Ce passage me précipite dans un gouffre de peur: j'imagine la vie de ma Léa gâchée par son frère handicapé qu'elle devra assumer tout sa vie, j'imagine la responsabilité qui lui incombera le jour où nous ne serons plus là, j'imagine sa souffrance.Peur et culpabilité. Je ne veux pas que la vie de ma fille soit gâchée par son frère... Mon imagination s'emballe, comme dans un rêve. Des bribes de phrases et d'images se heurtent dans ma tête, plus noires les unes que les autres.
Parfois, une simple phrase peut changer le cours d'une vie. Pour moi, elle a été prononcée à Jérusalem, un matin de février de l'année 2000, par le professeur Reuven Feuerstein: "C'est à vous de choisir: soit vous prenez le parti de la vie et vous laissez une chance à votre fils, soit vous l'enfermez pour toujours..."

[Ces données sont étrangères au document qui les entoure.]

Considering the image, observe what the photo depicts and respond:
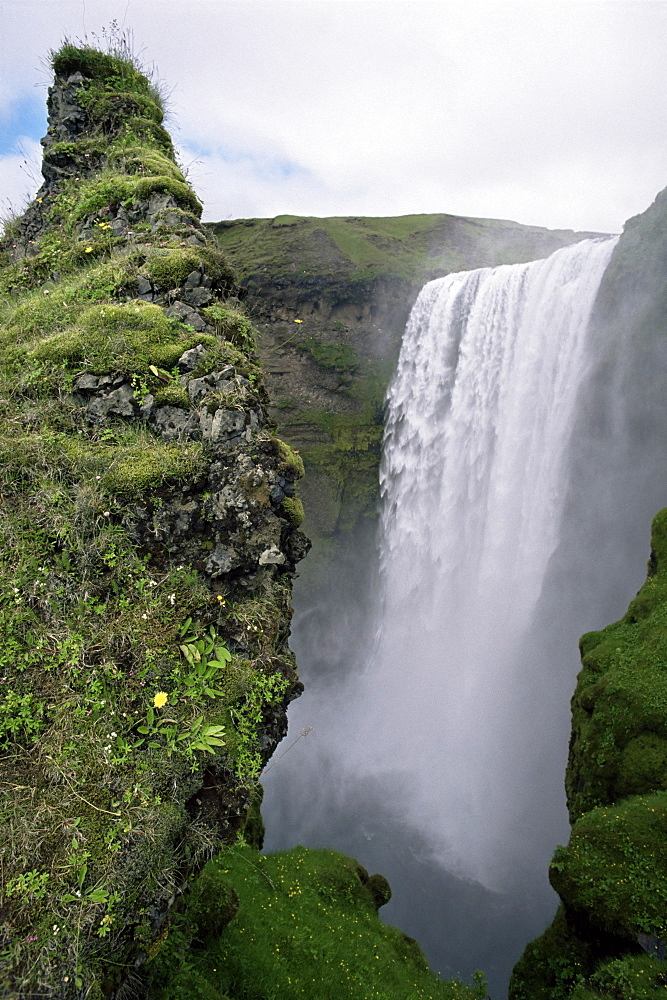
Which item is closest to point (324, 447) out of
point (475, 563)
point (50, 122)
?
point (475, 563)

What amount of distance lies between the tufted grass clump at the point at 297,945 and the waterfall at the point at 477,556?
581 centimetres

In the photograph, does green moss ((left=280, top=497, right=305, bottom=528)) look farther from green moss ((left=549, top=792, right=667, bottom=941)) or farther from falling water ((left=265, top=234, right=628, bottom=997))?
falling water ((left=265, top=234, right=628, bottom=997))

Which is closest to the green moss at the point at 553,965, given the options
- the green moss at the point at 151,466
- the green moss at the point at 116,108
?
the green moss at the point at 151,466

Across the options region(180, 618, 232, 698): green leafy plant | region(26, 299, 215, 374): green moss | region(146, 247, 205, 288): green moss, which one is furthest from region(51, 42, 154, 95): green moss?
region(180, 618, 232, 698): green leafy plant

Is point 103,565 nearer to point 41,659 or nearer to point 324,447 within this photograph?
point 41,659

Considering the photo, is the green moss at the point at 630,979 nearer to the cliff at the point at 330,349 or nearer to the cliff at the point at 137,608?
the cliff at the point at 137,608

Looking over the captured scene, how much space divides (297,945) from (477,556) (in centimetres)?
1310

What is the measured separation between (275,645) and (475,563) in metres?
14.8

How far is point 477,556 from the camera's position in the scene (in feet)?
57.6

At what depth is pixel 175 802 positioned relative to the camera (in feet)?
9.32

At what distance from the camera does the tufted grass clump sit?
15.8ft

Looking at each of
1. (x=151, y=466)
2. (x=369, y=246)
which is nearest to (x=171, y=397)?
(x=151, y=466)

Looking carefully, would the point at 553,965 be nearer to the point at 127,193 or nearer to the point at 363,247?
the point at 127,193

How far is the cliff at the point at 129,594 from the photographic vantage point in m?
2.53
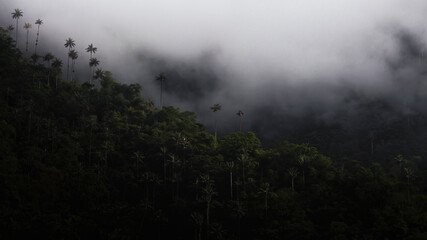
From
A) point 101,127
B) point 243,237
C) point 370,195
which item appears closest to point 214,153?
point 243,237

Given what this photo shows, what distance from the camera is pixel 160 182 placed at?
130000mm

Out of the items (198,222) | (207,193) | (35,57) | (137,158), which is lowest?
(198,222)

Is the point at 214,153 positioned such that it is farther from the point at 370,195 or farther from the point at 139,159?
the point at 370,195

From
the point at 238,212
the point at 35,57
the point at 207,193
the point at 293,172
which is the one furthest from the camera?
the point at 35,57

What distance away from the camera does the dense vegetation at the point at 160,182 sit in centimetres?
10044

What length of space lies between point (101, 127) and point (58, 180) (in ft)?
126

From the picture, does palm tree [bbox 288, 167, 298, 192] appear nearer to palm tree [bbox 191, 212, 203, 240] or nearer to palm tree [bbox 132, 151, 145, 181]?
palm tree [bbox 191, 212, 203, 240]

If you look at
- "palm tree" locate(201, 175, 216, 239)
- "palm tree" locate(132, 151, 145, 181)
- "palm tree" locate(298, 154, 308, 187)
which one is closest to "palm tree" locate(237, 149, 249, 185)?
"palm tree" locate(201, 175, 216, 239)

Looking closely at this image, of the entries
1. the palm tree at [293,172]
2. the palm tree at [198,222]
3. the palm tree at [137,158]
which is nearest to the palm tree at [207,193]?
the palm tree at [198,222]

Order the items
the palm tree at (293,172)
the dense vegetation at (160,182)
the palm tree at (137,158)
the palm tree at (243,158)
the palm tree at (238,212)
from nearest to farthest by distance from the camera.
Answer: the dense vegetation at (160,182)
the palm tree at (238,212)
the palm tree at (293,172)
the palm tree at (243,158)
the palm tree at (137,158)

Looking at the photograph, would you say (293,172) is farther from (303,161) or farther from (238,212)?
(238,212)

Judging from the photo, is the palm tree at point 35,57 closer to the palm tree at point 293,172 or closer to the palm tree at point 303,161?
the palm tree at point 293,172

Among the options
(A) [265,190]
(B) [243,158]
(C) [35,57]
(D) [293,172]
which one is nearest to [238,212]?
(A) [265,190]

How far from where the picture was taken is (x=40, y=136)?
417ft
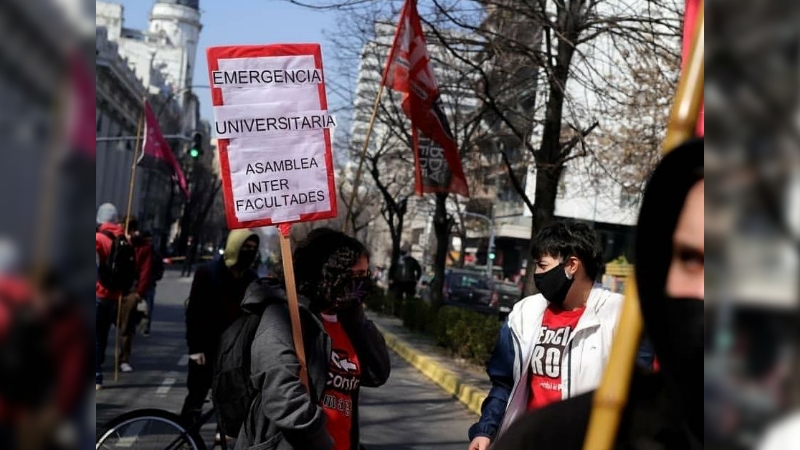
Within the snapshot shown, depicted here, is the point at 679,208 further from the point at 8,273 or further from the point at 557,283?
the point at 557,283

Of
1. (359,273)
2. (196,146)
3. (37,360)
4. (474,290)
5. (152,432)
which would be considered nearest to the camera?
(37,360)

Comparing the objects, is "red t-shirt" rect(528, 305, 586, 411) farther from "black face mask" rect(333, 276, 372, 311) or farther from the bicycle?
the bicycle

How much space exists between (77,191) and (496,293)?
3316 centimetres

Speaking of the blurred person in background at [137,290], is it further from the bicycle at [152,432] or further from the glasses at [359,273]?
the glasses at [359,273]

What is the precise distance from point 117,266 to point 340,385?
6.18 meters

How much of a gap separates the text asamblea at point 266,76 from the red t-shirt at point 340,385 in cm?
104

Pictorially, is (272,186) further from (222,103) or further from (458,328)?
(458,328)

La décision s'est imposée d'elle-même. Nous allions entreprendre ce voyage pour Anton et avec Anton. Voyage qui allait être une trêve. Une aventure familiale qui devait permettre à Anton de se construire et, à nous, de nous reconstruire. Voyage qui allait durer un an et demi et qui allait nous mener, chacun d'entre nous et tous ensemble, au de-là de ce que nous pouvions imaginer.
Nous sommes forcés de constater que,aujourd'hui, nous sommes plus proches des gens croyants,comme le professeur Feurerstein ou Soeur Françoise.